Everything in the records must be copied exactly except the pictures.

-------- Data records

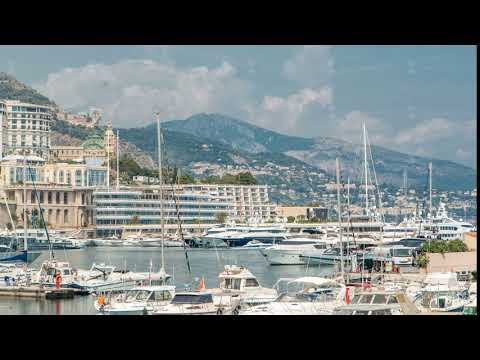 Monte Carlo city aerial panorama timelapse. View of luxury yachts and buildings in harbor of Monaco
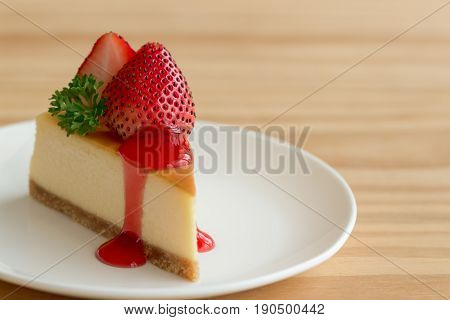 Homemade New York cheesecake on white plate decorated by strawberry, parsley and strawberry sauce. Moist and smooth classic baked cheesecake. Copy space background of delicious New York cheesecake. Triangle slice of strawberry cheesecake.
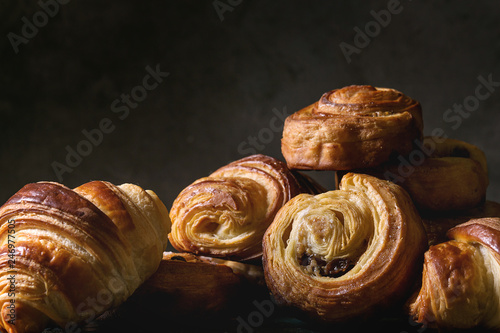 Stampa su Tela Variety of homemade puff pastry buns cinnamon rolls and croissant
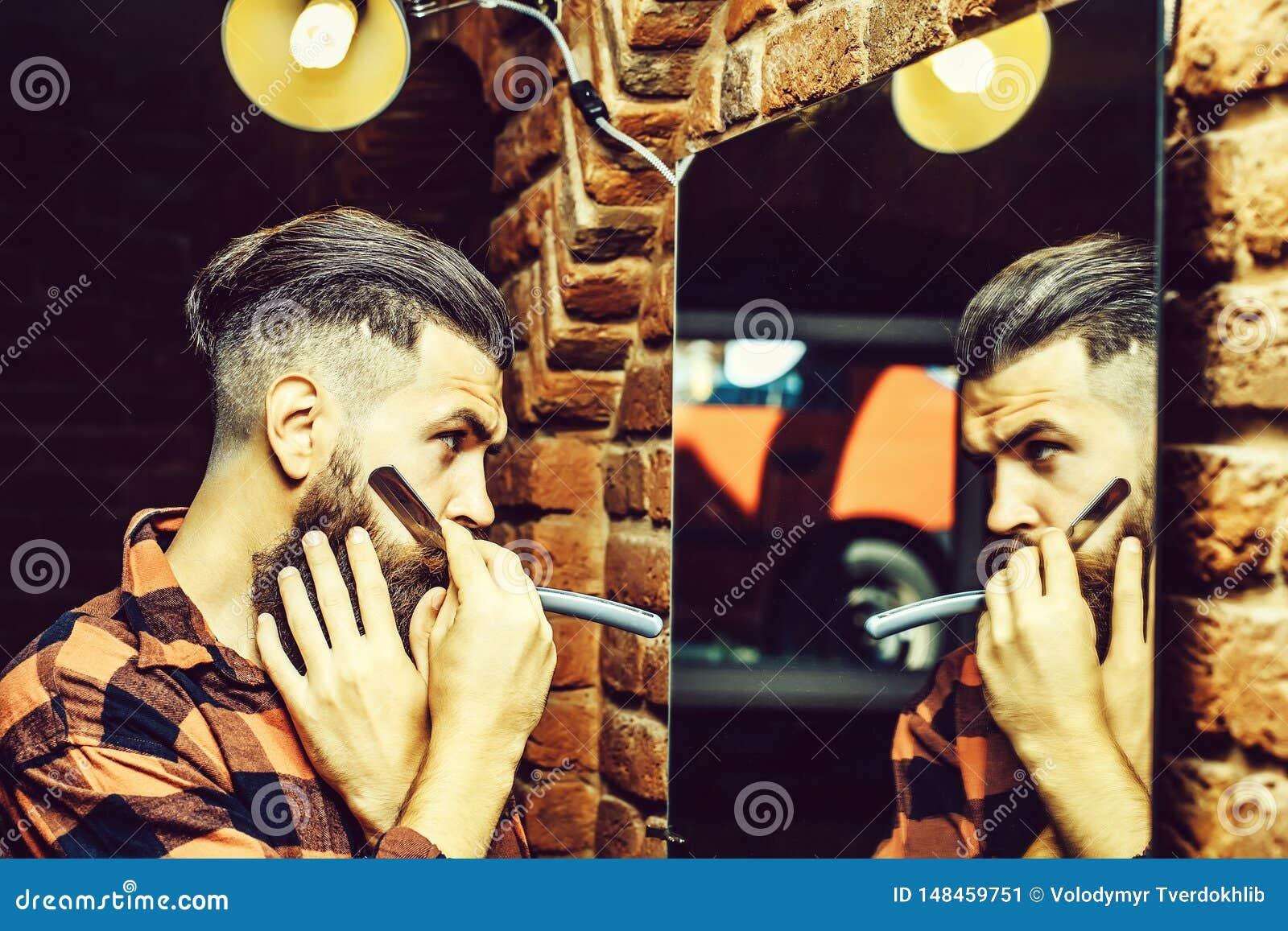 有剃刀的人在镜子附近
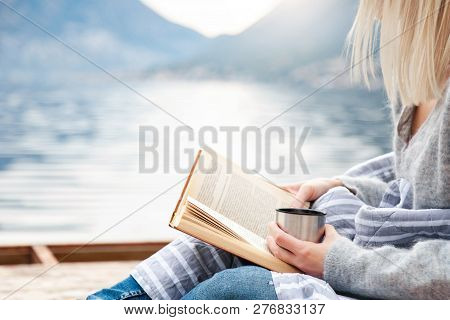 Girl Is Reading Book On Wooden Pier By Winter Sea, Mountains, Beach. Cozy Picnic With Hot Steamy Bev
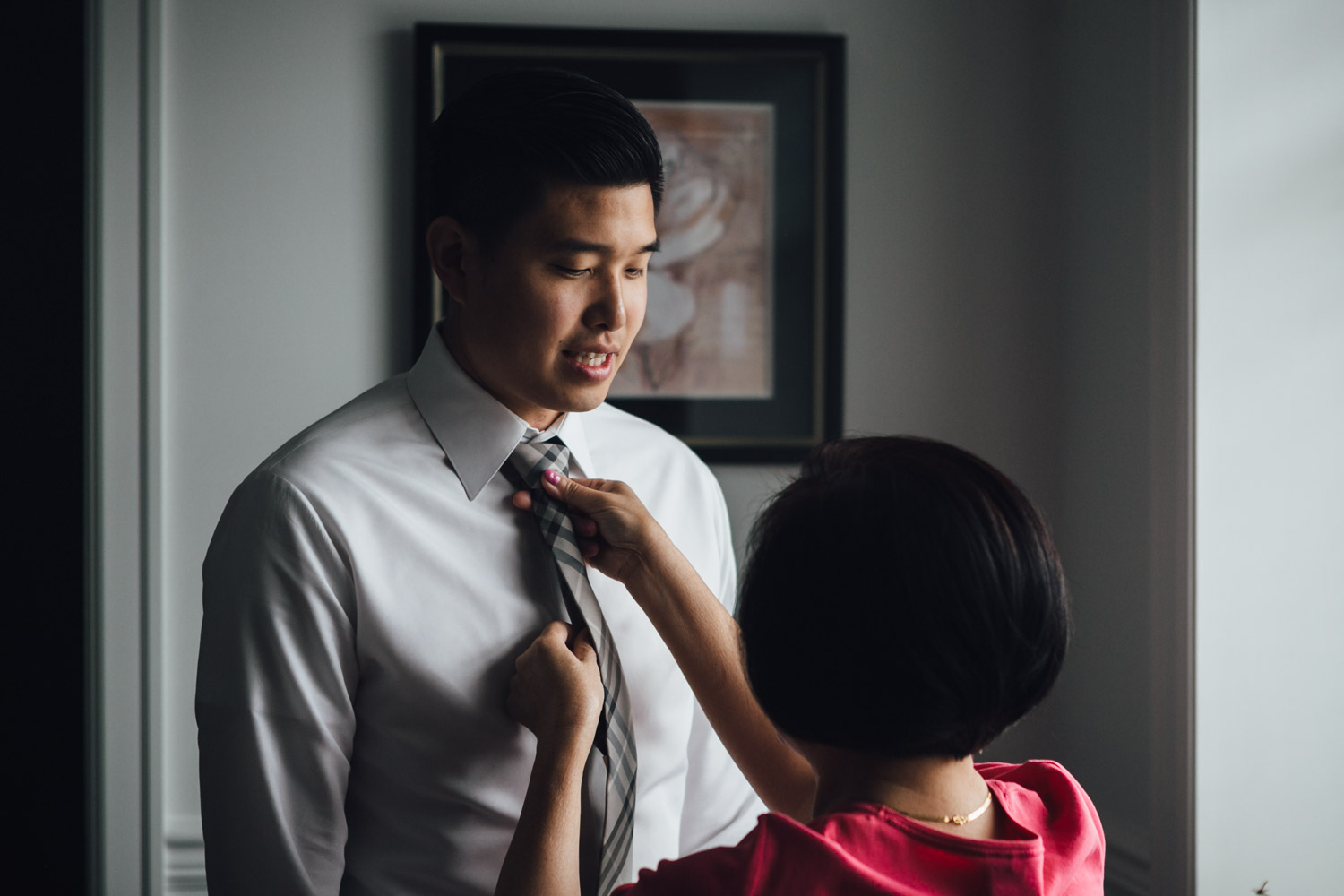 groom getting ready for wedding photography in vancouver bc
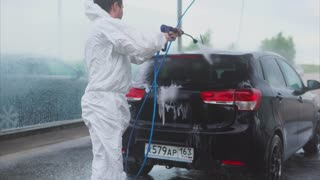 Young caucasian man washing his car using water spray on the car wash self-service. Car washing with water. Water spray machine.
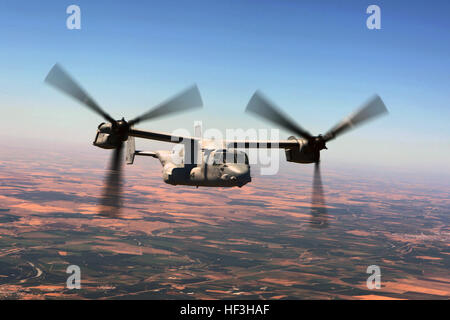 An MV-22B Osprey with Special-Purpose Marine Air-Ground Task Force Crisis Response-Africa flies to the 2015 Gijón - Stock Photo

----------------

__Exercise result__:
 Monte Carlo city aerial panorama timelapse. View of luxury yachts and buildings in harbor of Monaco
 Homemade New York cheesecake on white plate decorated by strawberry, parsley and strawberry sauce. Moist and smooth classic baked cheesecake. Copy space background of delicious New York cheesecake. Triangle slice of strawberry cheesecake.
 Stampa su Tela Variety of homemade puff pastry buns cinnamon rolls and croissant
 有剃刀的人在镜子附近
 Girl Is Reading Book On Wooden Pier By Winter Sea, Mountains, Beach. Cozy Picnic With Hot Steamy Bev
 groom getting ready for wedding photography in vancouver bc
 Young caucasian man washing his car using water spray on the car wash self-service. Car washing with water. Water spray machine.
 An MV-22B Osprey with Special-Purpose Marine Air-Ground Task Force Crisis Response-Africa flies to the 2015 Gijón - Stock Photo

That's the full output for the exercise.